Governor Lee spoke at the Chamber of Commerce meeting today, focusing on the positive impacts his education savings account proposal. He says not every student would qualify. If approved, this initiative would only target certain school districts and low income students.
“People will give you five, or six, or seven reasons why you should be concerned about doing this. I can give you 5,000. That’s how many children would be eligible the first year to do this. I give you 5,000 reasons why we ought to do it,” Governor Lee said.
Republican Governor Bill Lee has chosen a new voucher program as one of his top priorities in his first 100 days.
The idea has met a lot of criticism, mainly from educators who worry the program will decrease funding to failing public schools.
However, Governor Lee said that’s not the case.
“When students leave, that money is replaced.
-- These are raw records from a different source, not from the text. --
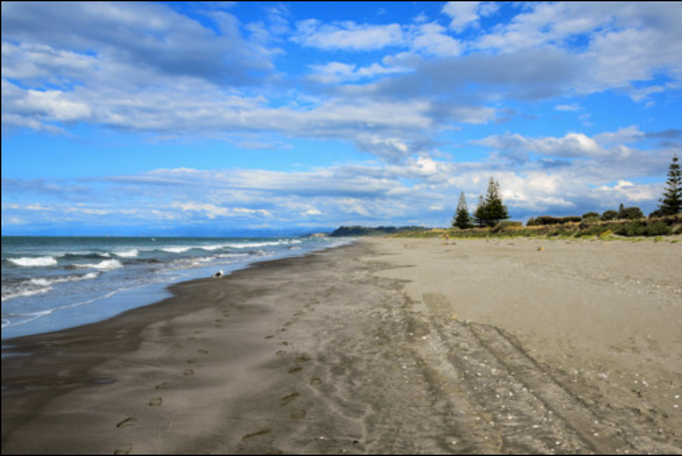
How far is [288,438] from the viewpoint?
→ 153 inches

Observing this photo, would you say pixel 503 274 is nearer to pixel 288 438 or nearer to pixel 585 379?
pixel 585 379

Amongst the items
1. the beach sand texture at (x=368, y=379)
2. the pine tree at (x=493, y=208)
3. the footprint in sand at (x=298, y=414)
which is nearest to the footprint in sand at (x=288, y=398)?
A: the beach sand texture at (x=368, y=379)

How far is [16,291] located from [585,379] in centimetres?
1683

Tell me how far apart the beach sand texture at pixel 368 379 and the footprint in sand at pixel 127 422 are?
1.3 inches

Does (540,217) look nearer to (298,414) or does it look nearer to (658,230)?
(658,230)

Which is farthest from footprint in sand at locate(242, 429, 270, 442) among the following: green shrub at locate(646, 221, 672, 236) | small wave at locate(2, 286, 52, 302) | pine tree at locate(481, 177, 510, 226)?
pine tree at locate(481, 177, 510, 226)

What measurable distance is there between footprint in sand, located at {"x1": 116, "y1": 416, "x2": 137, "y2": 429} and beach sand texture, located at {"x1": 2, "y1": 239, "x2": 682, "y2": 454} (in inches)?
1.3

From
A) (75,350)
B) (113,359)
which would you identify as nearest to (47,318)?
(75,350)

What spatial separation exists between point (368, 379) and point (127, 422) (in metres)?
3.05

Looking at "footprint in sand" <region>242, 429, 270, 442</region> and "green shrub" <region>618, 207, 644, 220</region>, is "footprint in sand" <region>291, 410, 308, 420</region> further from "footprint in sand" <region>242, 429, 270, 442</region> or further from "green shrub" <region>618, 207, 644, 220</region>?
"green shrub" <region>618, 207, 644, 220</region>

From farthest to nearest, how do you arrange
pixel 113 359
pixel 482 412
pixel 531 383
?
pixel 113 359 → pixel 531 383 → pixel 482 412

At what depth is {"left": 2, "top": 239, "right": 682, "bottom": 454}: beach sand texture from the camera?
388 cm

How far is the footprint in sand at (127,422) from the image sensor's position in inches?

And what happens actually is the school district for which this applies has more dollars per people than they had before to actually strengthen those schools that are there,” Lee said.
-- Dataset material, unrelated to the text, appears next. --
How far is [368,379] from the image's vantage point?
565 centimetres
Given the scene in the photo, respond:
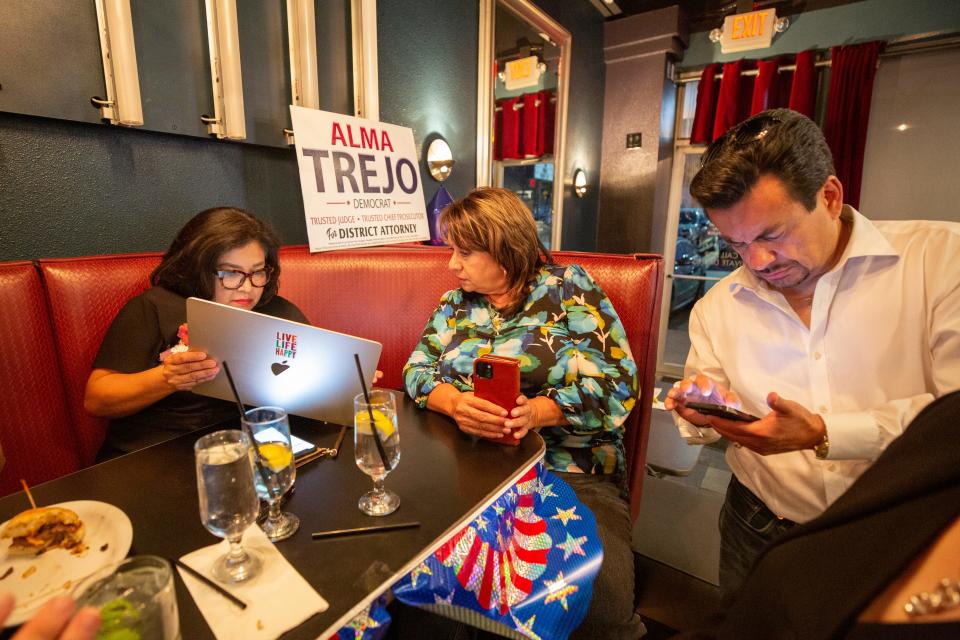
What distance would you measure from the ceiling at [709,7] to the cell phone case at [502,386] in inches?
167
The program would only apply to low income students in five counties. Hamilton County is one of those five.
“We have to invest in public schools. We have to support our public school teachers in a powerful and strong way. We have to be certain that our public schools are under-girded, strengthened, supported, encouraged,” Lee said.
Hamilton County state representatives like the initiative but are waiting for all the details.
“We all want to be cautious. We need to make a change. Some of us say, it hadn’t worked guys, admit it. We need to make a change to give these children a chance to get out and not shackle them for the rest of their lives,” state representative Todd Gardenhire said.
“If Tennessee is going to lead the nation, then we better lead the nation in education,” Lee said.
Governor Lee says the students participating in the program will be tested with Tennessee Ready to check if the change helped.
If successful, the governor hopes to add another 2,500 students in the second year.